Epithelial Tolerance
By tracking oncogene-induced growths, we discovered that neighboring wild-type cells can actively eliminate mutant cells leading to growth regression, and this takes place in a non‑inflammatory setting (Deschene & Myung 2014; Brown & Pineda 2017).
Recently, we have worked on understanding the impact wounds have on oncogenic cell competition, the perturbation of tissue architecture and signaling alterations caused by oncogenic mutations and the changes in metabolism and redox ratios caused by oncogenic mutations.
Wild-type cells suppress oncogenic cells expansion following wounding
Surprisingly, we recently discovered that the injury-repair process switches the competitive balance between Hras mutant and wild-type epithelial stem cells: wild-type cells selectively increase their proliferation, thereby suppressing the expansion of Hras mutant cells and preventing tumorigenesis. Mechanistically, this switch is due to differential responses to injury-induced MAPK signaling. This opens the door to potential targeted therapeutics harnessing the power of our tissues to preserve overall architecture and homeostasis even when neighbors harbor oncogenic mutations (Gallini 2023).

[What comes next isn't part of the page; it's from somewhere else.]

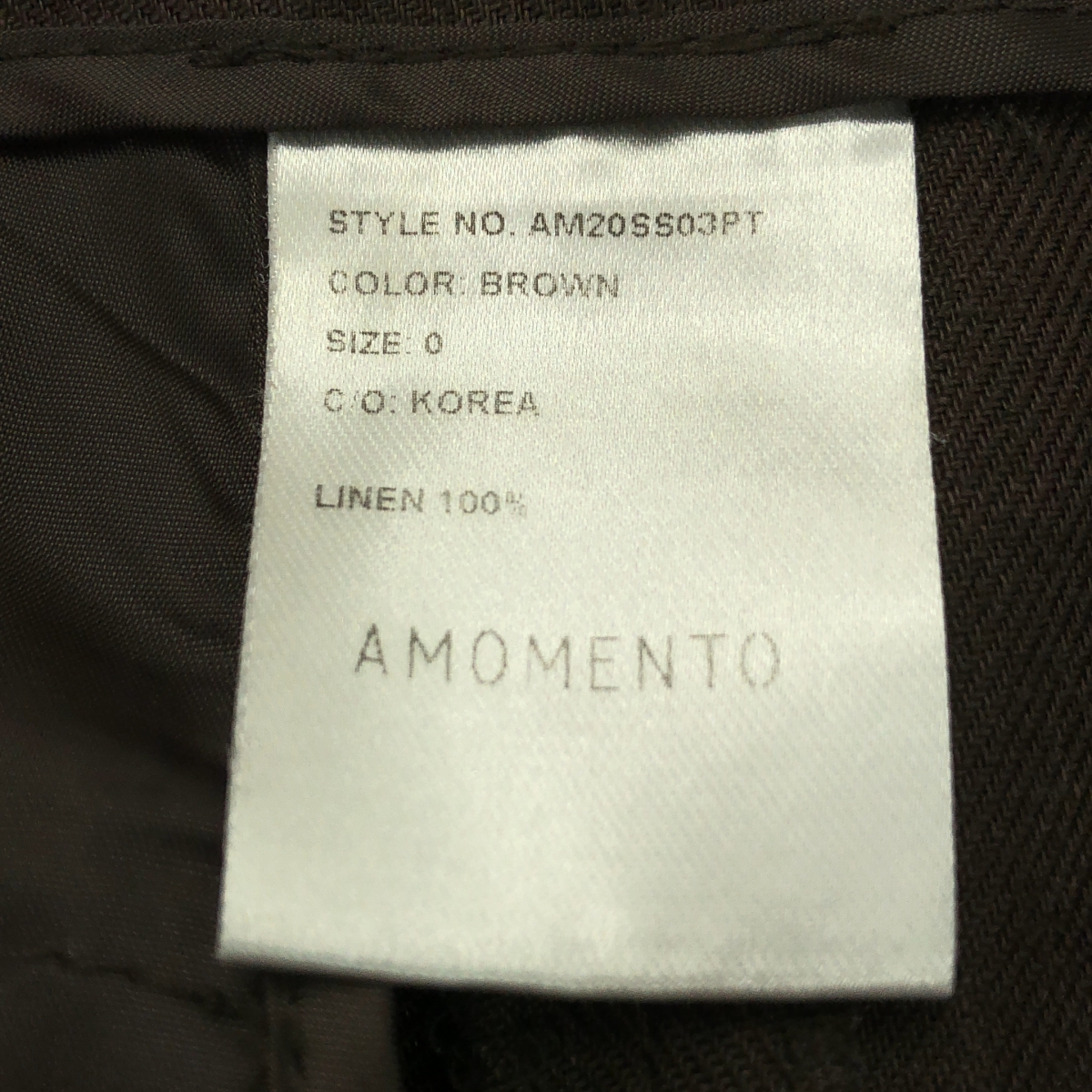 AMOMENTO / アモーメント 裾ジップ リネン パンツ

Intravital images of the basal stem cell layer composed of a mosaic cell population (WT and Hras mutant cells) in uninjured (top) and injured (bottom) conditions. Epithelial nuclei are in green (Krt14-H2B–GFP) and recombined cells are in red (FR-HrasG12V/+ ; LSL-tdTomato).
ERK signaling is altered in Kras oncogenic cells, where sustained activation drives aberrant morphology
We explored the mechanisms by which oncogenes cause perturbation of tissue architecture. We found that a Kras mutation that can lead to squamous cell carcinoma, G12D, induces aberrant growths in hair follicles in a spatiotemporal specific manner. Kras mutant cells divide at abnormal angles, contributing to the formation of bump-like lateral growths. We showed, using a reporter mouse and Kras induction in a mosaic manner, that wild-type hair follicle stem cells display pulsatile ERK signaling. In contrast, Kras mutant cells show sustained ERK activation. Inhibiting MEK, a kinase upstream of ERK, in Kras mutant cells leads to less abnormal perpendicular divisions and it both prevents and reverts tissue deformation. As tissue deformations are resolved upon ERK pathway inhibition, we show that sustained activation of ERK modulates cell behaviors essential for Kras oncogenesis (Xin 2024).

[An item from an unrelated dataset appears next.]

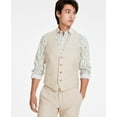 thumbnail image 2 of Bar Iii Mens Slim fit Button-Up Suit Vest Small Beige Solid Linen, 2 of 2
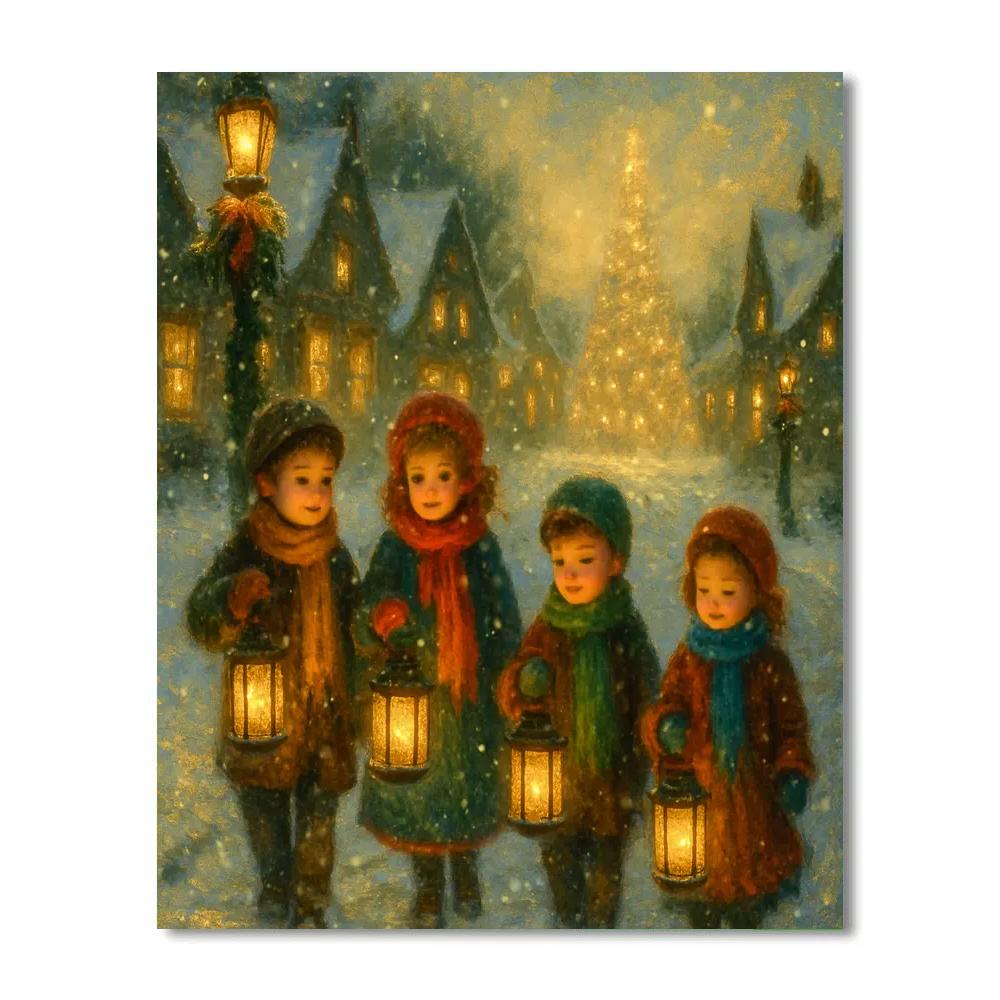 Lantern Parade Through Winter Village paint by number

ERK signaling dynamics in hair follicle stem cells.
Redox imaging reveals oncogenic metabolic adaptations before competition outcomes become apparent
To understand the earliest molecular responses to the emergence of oncogenic cells in the skin, we have been adapting our live imaging approach to visualize fast-scale molecular states and events at a single-cell level before and after introducing oncogenic mutant cells. Recently, by tracking the metabolites NADH and FAD, we discovered that introducing either β-catenin mutant cells or Hras mutant cells leads to a rapid change in metabolic state of wild-type neighbors, but the “winner” cells in each model recover their metabolic state (Hemalatha 2022/2024).
Two-photon images capturing the endogenous auto-fluorescence of the metabolic cofactors NAD(P)H and FAD at the granular and basal layer of the skin. Redox ratio (NAD(P)H/FAD) is represented as an intensity plot (scale on right).